REVERBERAÇÕS DO EVENTO DE 23/11 EM PORTO ALEGRE[1]
O MITO DO INDIVÍDUO
Liane Pessin Gutierrez
Psicanalista – EBEPPOA
Por que usar a palavra “mito” no título desta breve reflexão sobre uma experiência de encontro coletivo que vivi no 23/11, no Studio Clio, em Porto Alegre?
“Mito”, palavra tão (ab)usada atualmente… Travessuras do inconsciente à parte, vou utilizá-la porque foi justamente o que me veio à cabeça após a intensidade de afetos que circularam naquele encontro. Mais uma experiência de queda do mito do Indivíduo, foi o que pensei.
Como um dos ídolos da Modernidade, a ideia de indivíduo aponta para a possibilidade de um homem livre, autônomo e criador do seu próprio destino.
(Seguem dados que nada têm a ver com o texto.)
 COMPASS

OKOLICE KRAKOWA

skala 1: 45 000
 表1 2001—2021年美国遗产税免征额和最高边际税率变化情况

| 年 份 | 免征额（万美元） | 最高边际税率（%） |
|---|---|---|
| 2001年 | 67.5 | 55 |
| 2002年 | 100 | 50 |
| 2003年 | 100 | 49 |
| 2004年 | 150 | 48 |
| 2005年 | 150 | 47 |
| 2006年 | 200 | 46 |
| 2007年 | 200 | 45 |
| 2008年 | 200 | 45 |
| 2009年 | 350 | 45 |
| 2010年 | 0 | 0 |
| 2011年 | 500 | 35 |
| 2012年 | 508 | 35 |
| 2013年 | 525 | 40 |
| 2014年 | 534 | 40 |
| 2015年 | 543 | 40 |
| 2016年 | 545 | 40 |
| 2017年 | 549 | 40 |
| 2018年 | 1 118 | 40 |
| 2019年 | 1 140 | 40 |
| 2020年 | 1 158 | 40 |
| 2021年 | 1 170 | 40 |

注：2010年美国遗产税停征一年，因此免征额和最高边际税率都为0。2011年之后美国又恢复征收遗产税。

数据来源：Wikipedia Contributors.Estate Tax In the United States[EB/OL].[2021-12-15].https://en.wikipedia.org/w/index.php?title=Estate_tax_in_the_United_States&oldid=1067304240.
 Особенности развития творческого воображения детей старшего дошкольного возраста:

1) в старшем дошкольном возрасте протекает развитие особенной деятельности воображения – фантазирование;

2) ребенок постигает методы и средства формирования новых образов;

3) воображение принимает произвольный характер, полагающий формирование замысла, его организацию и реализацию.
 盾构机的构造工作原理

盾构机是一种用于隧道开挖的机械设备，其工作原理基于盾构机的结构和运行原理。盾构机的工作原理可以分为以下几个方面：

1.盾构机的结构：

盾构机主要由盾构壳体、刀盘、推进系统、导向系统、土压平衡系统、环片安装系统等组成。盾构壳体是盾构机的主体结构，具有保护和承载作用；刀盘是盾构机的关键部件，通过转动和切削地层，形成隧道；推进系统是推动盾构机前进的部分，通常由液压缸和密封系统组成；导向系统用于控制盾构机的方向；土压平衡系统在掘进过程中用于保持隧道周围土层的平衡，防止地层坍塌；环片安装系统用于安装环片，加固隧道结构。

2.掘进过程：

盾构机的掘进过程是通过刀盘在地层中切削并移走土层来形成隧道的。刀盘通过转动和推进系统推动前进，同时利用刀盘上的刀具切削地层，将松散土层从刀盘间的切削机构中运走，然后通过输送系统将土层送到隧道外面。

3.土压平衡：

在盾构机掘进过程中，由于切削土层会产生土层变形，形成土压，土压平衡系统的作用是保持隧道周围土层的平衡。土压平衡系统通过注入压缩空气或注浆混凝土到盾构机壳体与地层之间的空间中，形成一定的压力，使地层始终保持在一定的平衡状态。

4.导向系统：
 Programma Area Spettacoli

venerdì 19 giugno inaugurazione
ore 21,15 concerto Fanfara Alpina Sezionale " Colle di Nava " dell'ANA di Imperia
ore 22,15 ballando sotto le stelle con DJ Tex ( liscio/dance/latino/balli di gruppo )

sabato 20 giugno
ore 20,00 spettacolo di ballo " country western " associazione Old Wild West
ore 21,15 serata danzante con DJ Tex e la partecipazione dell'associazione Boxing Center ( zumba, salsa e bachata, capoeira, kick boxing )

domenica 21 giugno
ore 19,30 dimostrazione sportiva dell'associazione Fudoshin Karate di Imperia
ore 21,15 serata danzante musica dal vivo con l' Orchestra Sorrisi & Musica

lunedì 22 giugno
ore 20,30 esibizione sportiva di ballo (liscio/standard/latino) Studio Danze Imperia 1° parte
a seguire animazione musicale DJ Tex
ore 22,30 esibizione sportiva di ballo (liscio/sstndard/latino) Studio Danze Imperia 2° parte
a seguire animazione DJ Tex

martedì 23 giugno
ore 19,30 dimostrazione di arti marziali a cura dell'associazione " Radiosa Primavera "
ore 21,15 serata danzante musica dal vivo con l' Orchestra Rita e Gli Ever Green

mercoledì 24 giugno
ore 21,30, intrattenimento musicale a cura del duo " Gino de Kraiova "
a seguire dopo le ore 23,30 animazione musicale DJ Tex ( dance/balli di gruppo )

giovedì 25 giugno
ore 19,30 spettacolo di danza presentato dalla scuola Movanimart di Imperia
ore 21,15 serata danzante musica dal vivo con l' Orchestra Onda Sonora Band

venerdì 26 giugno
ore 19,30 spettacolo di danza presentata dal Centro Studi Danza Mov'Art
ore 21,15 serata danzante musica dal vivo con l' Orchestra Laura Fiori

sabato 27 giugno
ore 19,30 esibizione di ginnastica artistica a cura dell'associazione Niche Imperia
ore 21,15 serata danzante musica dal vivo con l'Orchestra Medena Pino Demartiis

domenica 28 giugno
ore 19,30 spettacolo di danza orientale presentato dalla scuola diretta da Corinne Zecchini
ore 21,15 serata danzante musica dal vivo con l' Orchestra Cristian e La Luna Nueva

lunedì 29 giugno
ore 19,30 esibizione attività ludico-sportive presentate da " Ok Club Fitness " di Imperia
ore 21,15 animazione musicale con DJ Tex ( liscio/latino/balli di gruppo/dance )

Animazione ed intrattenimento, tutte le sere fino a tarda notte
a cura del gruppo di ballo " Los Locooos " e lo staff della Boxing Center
Um homem que está no centro de sua vida e que se relaciona com os outros na medida de sua vontade e necessidade de construção do campo social. Sua integração, ideia essencial, se sustentaria pelas condições desejáveis e conquistáveis de racionalidade, consciência de si e identidade.
Temos que considerar que, como produção do espírito moderno, a forma Indivíduo é uma expressão humana de desejo de liberdade e criou efeitos de libertação. Entretanto, na complexidade da experimentação dos “projetos-indivíduo” surgem seus mal-estares que reapresentam a condição humana desta forma, ou seja, ela não é uma superação, é uma contingência genealógica, parcial e datada. Consumindo-se nas suas contradições, a forma Indivíduo vai desvelando seu idealismo despótico e performático no homem empreendedor de si, nas crenças onipotentes infantis de controle e de auto superação e na suposição da liberdade individual.
A unidade substancial da consciência é posta à prova e não resiste. Os três grandes críticos da modernidade (Freud, Nietzsche e Marx), desde perspectivas diferentes, construíram obras que analisaram os sintomas da decadência desse mito.
Quando, no evento do dia 23, tratamos de falar do homem que só é homem porque deseja sonhar seu lugar, porque existe na tarefa de produzir os seus sonhos, vivemos juntos a queda daquele que não é dividido, in-diviso, Indivíduo. Nossas partes clamaram por encontro para poderem falar, porque só se sente falando quem é escutado, quem escuta seu eco em alguém.
É no tecido da linguagem, que é coletiva, que nos precede e que nos convoca para a partilha, que podemos bordar a nossa singularidade e construir um lugar para habitarem nossas diferenças. Este é o sonho da democracia, o sonho de investimento do lugar comum, arquitetura de potencialização da erótica da vida.
[1]“Por quê sonhar a democracia?” Evento conjunto do EBEPPOA e PPD em comemoração aos 3 anos de existência do PPD, realizado em 23/11/2019, no Studio Clio, em Porto Alegre.